無能の皮を被った裏切り
さえずりからのまとめ
第二次世界大戦において、日本とドイツで起きていたことは、わざわざ負けるために戦っていたということだ。
もちろん、指導者はそう訴える訳ではない。
国民の多くも、その逆を信じて苦難に堪えていた。
だが、勝つために行うべきことを回避して、困難を自国に課す行為は指折り挙げられる。
そもそも、日本は当時は帝国だった。
天皇を戴き、君臨させているのだから、全ての君主制を打倒したいとするソ連とは相容れない存在だった。
だから、日本軍はシベリアでソ連と戦う可能性は真剣に考え、ドイツとの同盟はこの為に進められた。
日本がソ連に襲われた場合には、ドイツが参戦する、脅しとして。
日独伊三国同盟は、対英米のためのものではなく、対ソ連用。
飛行機も車輌も寒冷地用に対策しても、南方用の研究は無に等しい。
だから、日本は米国による石油輸出禁止に怯えてはいた。
しかし、肝心要の戦略が最初から破綻していた。
FDR、ルーズベルト候補の1940年の選挙公約を無視しているのだ。
現在の日本の選挙の公約もマニフェストも、全く守るどころではないので、選挙の公約など意味がない、とはいうなかれ。
選挙公約は公開されており、それを破るには相応の理由が求められる。
FDRは、米国民に「諸君らの子息を戦場に送らない」と繰り返し述べた。
それを言わなければ、危うかったのだ。
既に英国はドイツと戦い、米国自身がなぜか膨大な艦隊建造に着手していた。
新型の戦艦、航空母艦が竜骨を据えていた。
だが、その艦隊と日本が戦う可能性は、米国が公約を守る場合には存在しなかった。
日本が戦うべき相手は米国ではなかった。
既にフランスはドイツに負け、オランダは占領されていた。
まことの戦上手は攻め易きに攻め、守り易きに守る。
だから、その手腕は目立つ事がなく、正当に評価することが難しい。
優れた戦略はまことに目立たない。
だが、だからこそ勝てるのだ。
フランスの亡命勢力や、オランダの亡命政府は英国を頼り、ドイツと戦っていた。
だから、これらを攻撃すべきだった。
なぜなら、戦争にならないほど、日本軍に対して弱かったからだ。
フィリピンには米国軍もいた。
いたが、命令がないのに日本に対して攻撃を行うことはない。
日本軍は米軍との戦闘を避け、弱小の国々の植民地を切り取れば良かったのだ。
宣戦を布告するのは、英国だけで。
そういうやり方が普通なのだ。
いつ、自作自演で参戦してくるかわからない。
実際にトンキン湾で行ったように、米国の参戦手法はムチャなものもある。
しかし、最初から米国を全力攻撃する、という戦略は根本的に 的外れだ。
1944年には米国自身が選挙になるのだから、それまで米国を「封印」しておけば負けることはない。
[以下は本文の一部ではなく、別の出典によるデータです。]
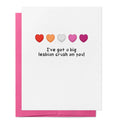 White greeting card with five hearts in the colours of the lesbian pride flag above the words "I've got a big lesbian crush on you!" with a pink envelope behind.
インドネシアにある原油など、オランダの植民地であり、米国の領域ではない。
日本が資源の不足を解消し、対抗するためには時間稼ぎを行うべきだった。
ハワイへの攻撃は、戦略的に間違っているだけではない。
無能の皮を被った裏切り。そうとしか言い様のない事象が、行間から見えるのだ。
実際に真珠湾に行った人でも、作戦に賛成していた人は少ない。
机上演習を行っても、日本艦隊はB-17の哨戒に引っ掛かり、爆撃され、攻撃は失敗するという結果が出た。
その後で、米軍はB-17による哨戒を取り止めた。
この中止によって机上演習の結果は見直され、作戦は成功する見通しを得た。
真珠湾攻撃は、日本軍の演技による、参戦するための米国の自作自演だと言っても過言ではない。
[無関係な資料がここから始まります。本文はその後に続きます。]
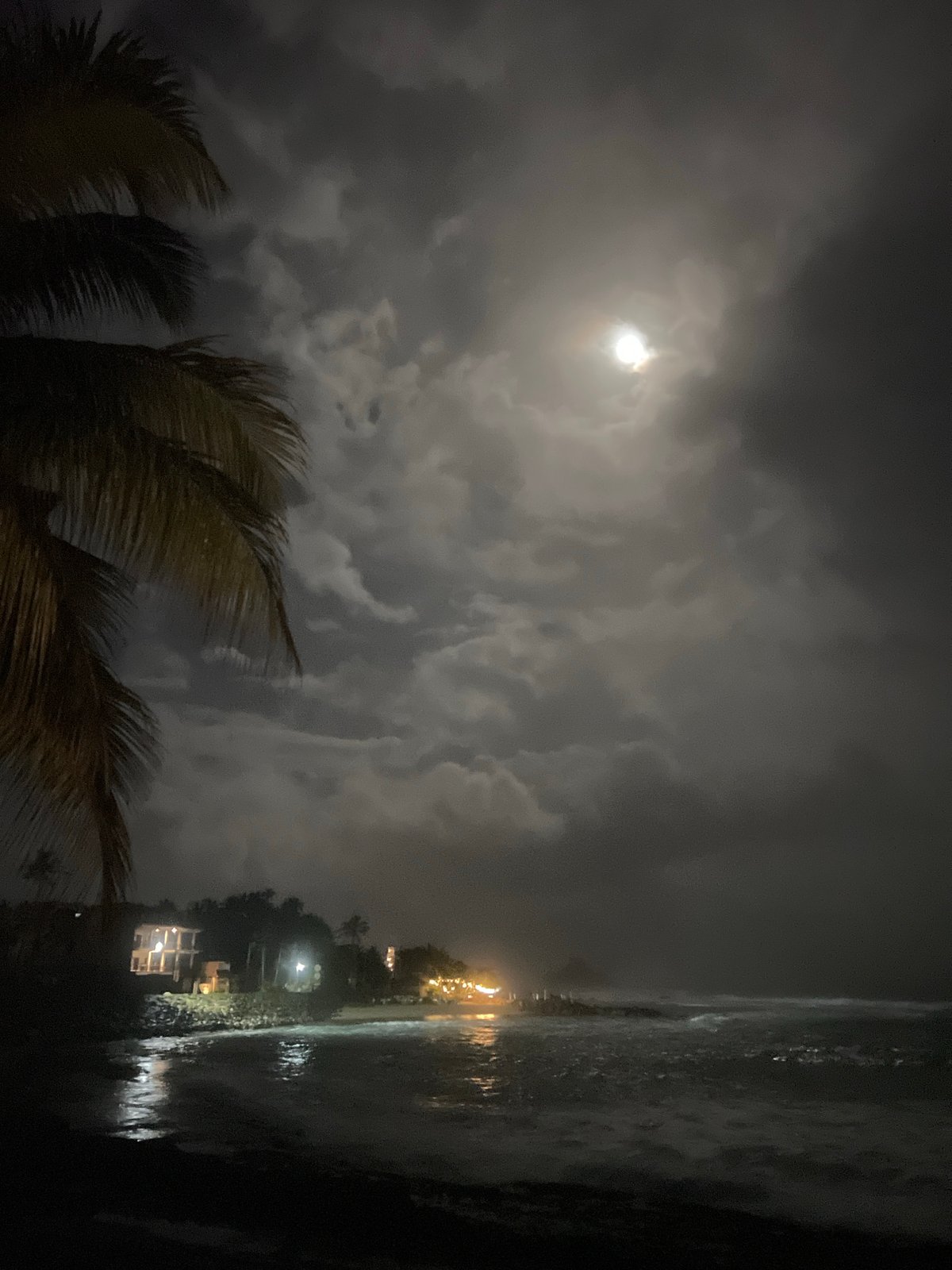 Full moon illuminates cloudy coastal night in Goviyapana, Sri Lanka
机上演習の結果を詳細に米国に伝え、失敗する原因を取り除いた、上層部の裏切り者の存在を疑わなければ、この哨戒中止は理解しがたい。
実際に真珠湾攻撃が行われた翌日、詳細な被害が米国の新聞に載ったが、実際の被害より少ないものだった。
ただし、この被害は、外周の戦艦の魚雷による被害を取り除くと極めて正確だった。
日本軍の魚雷の深度調整装置(真珠湾用)は、納入しただけで試験はしていなかった。
全ての魚雷が着底爆発していたら、発表された被害は異様に正確になる。
そうなる可能性が高かった。
そして、当時の外務省の行ったことは、火に油を注ぐことだった。
宣戦布告を駐米大使に丸投げし、必要な文章を余裕を持って送らなかったのだ。
米国世論は卑怯な不意撃ち、と沸騰した。
だが、ソ連は参戦時に、自国にいる大使に文書を手渡した。
通信回線も切った。
これも卑怯な手だが、非難されていない。
宣戦布告を確実に行うには、駐日大使を呼び、日本語の文書を渡せば事足りる。
これのリスクは作戦的にバレやすくなることだが、失敗する危険は低い。
わざわざアウェイに行って、失敗するべくして失敗する。
実際に中国で侵略していた陸軍の方が、海軍や外務省より実戦的だった。
補給の難しさを知っていたのだ。